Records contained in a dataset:
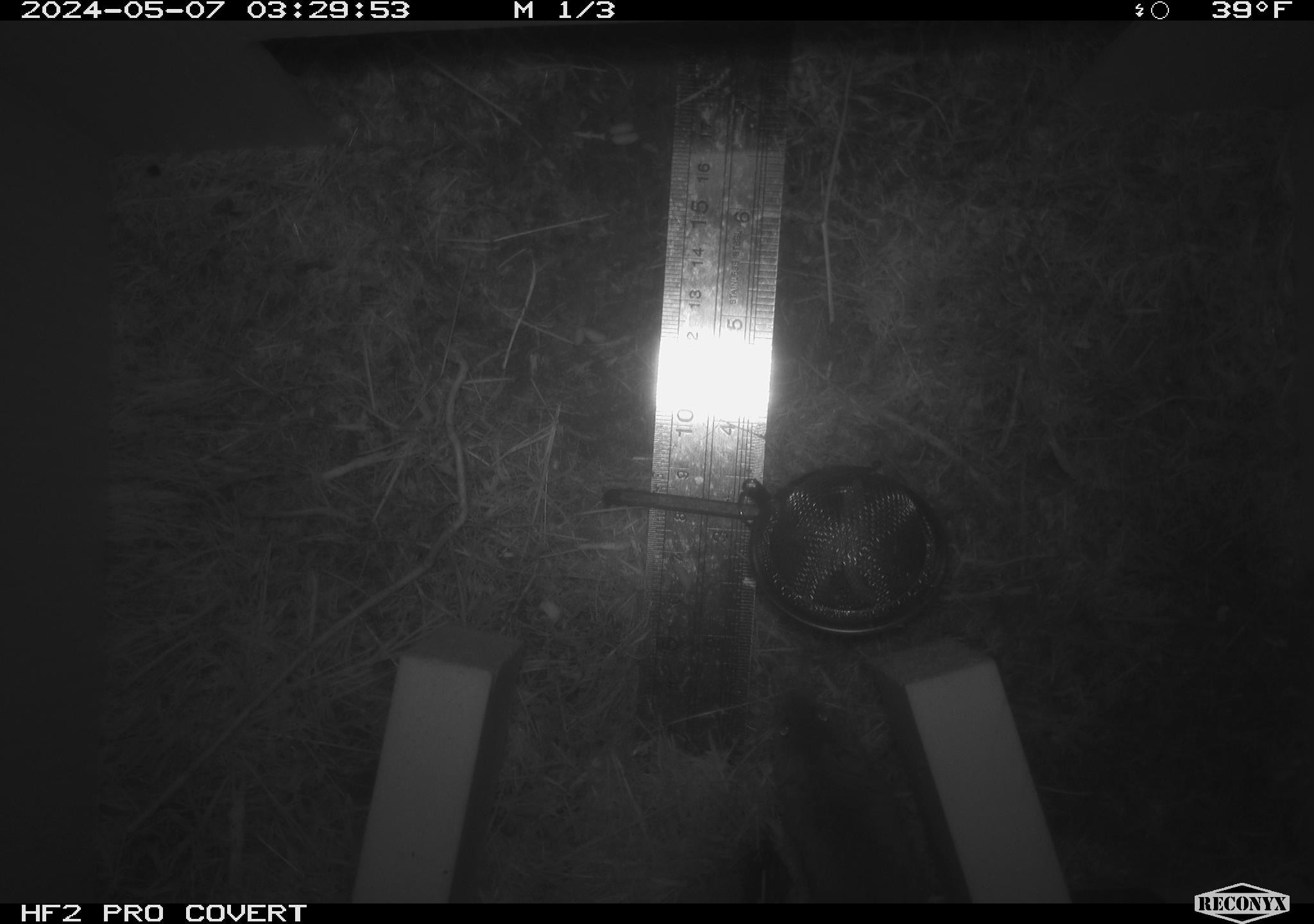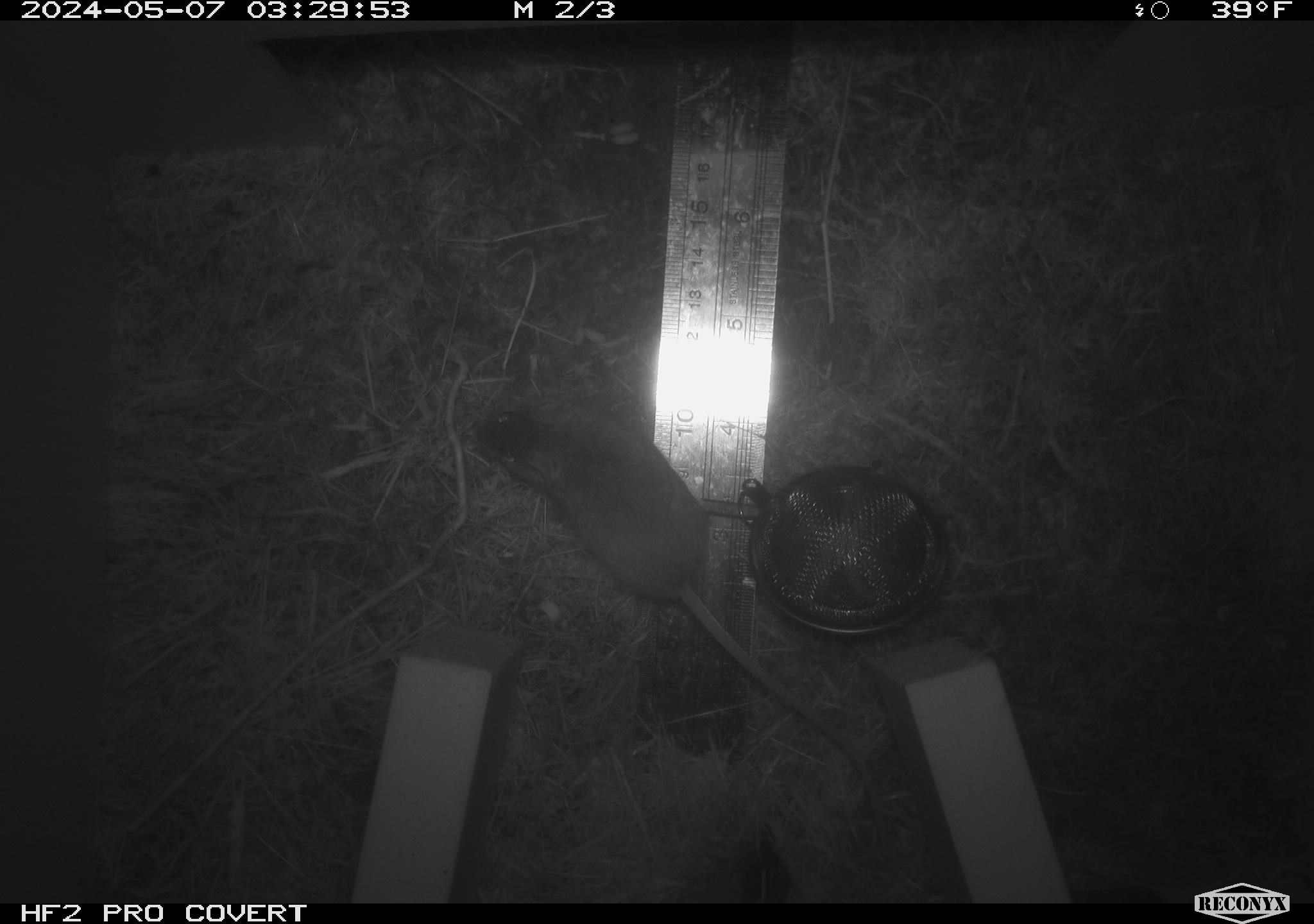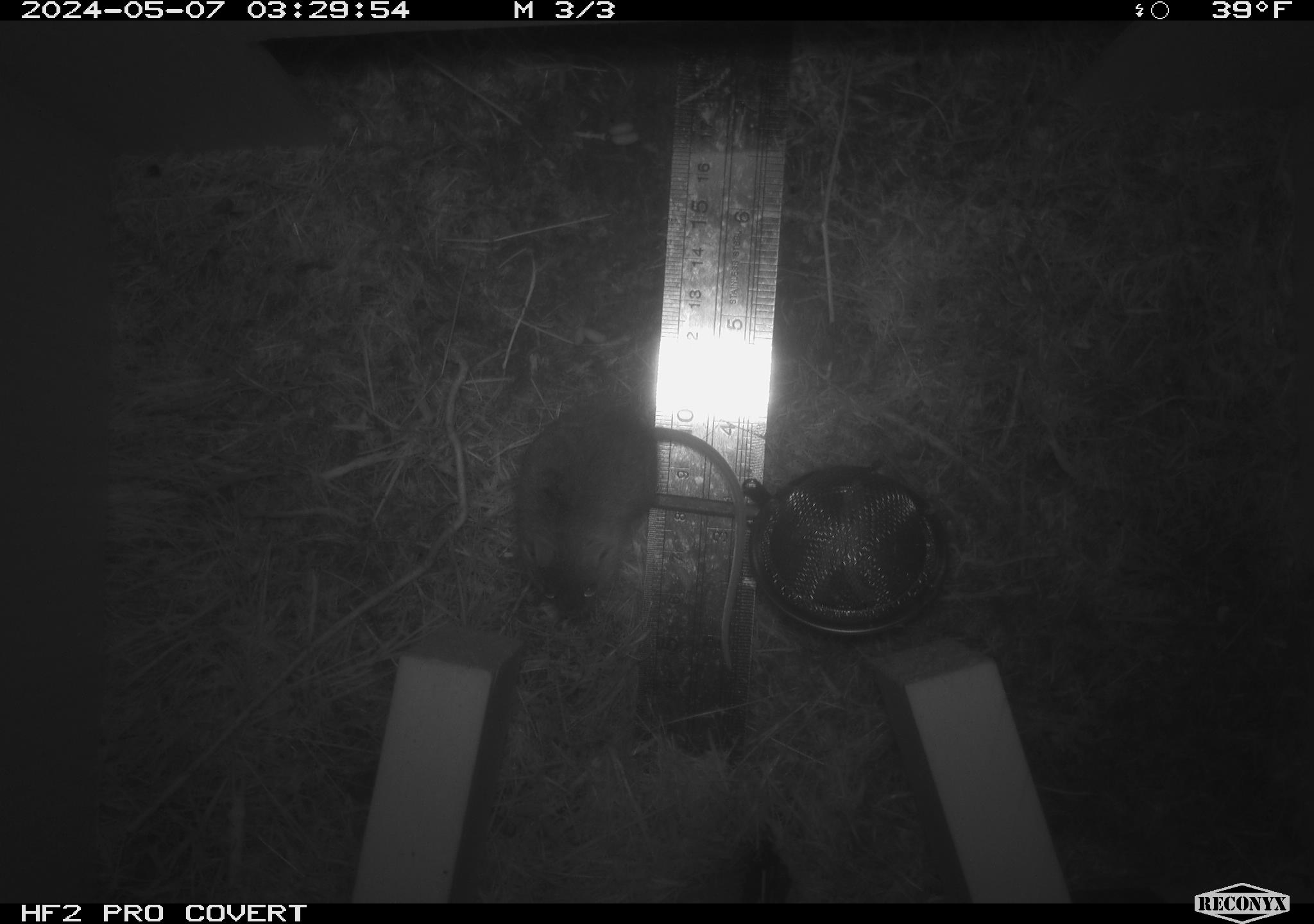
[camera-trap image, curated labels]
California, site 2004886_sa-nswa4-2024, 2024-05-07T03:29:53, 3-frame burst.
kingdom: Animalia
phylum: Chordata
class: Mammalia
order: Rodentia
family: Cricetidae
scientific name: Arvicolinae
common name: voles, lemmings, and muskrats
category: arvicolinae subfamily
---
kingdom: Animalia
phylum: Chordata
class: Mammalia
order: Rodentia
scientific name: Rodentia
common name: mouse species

--

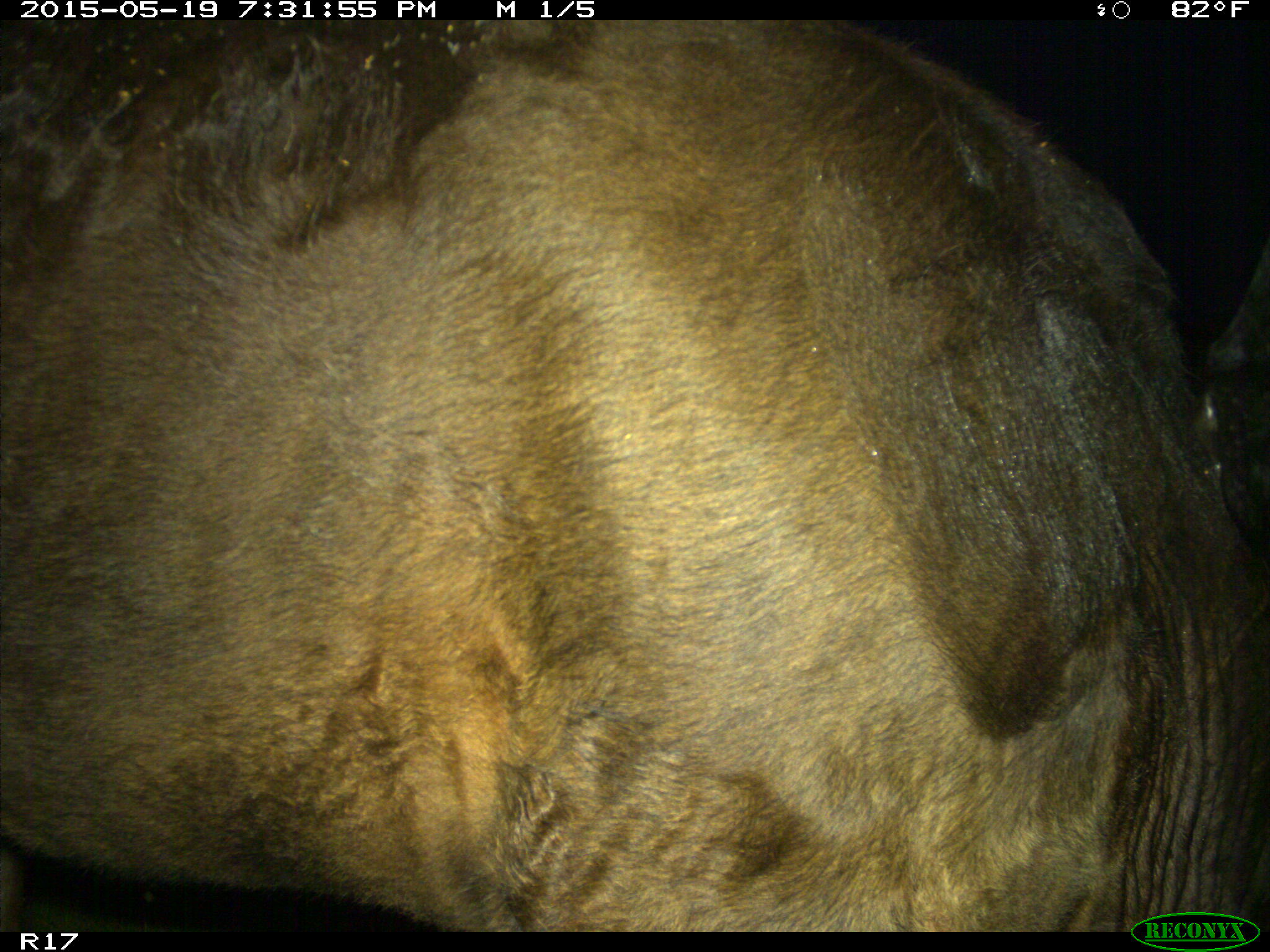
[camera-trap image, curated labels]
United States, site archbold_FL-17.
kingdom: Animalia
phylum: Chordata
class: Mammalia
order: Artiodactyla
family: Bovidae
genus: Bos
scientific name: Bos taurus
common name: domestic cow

EXERCISE DESCRIPTION: Scan the records above, count the lines with "common" in them, and give only the number.

SOLUTION TO THE PROBLEM: 3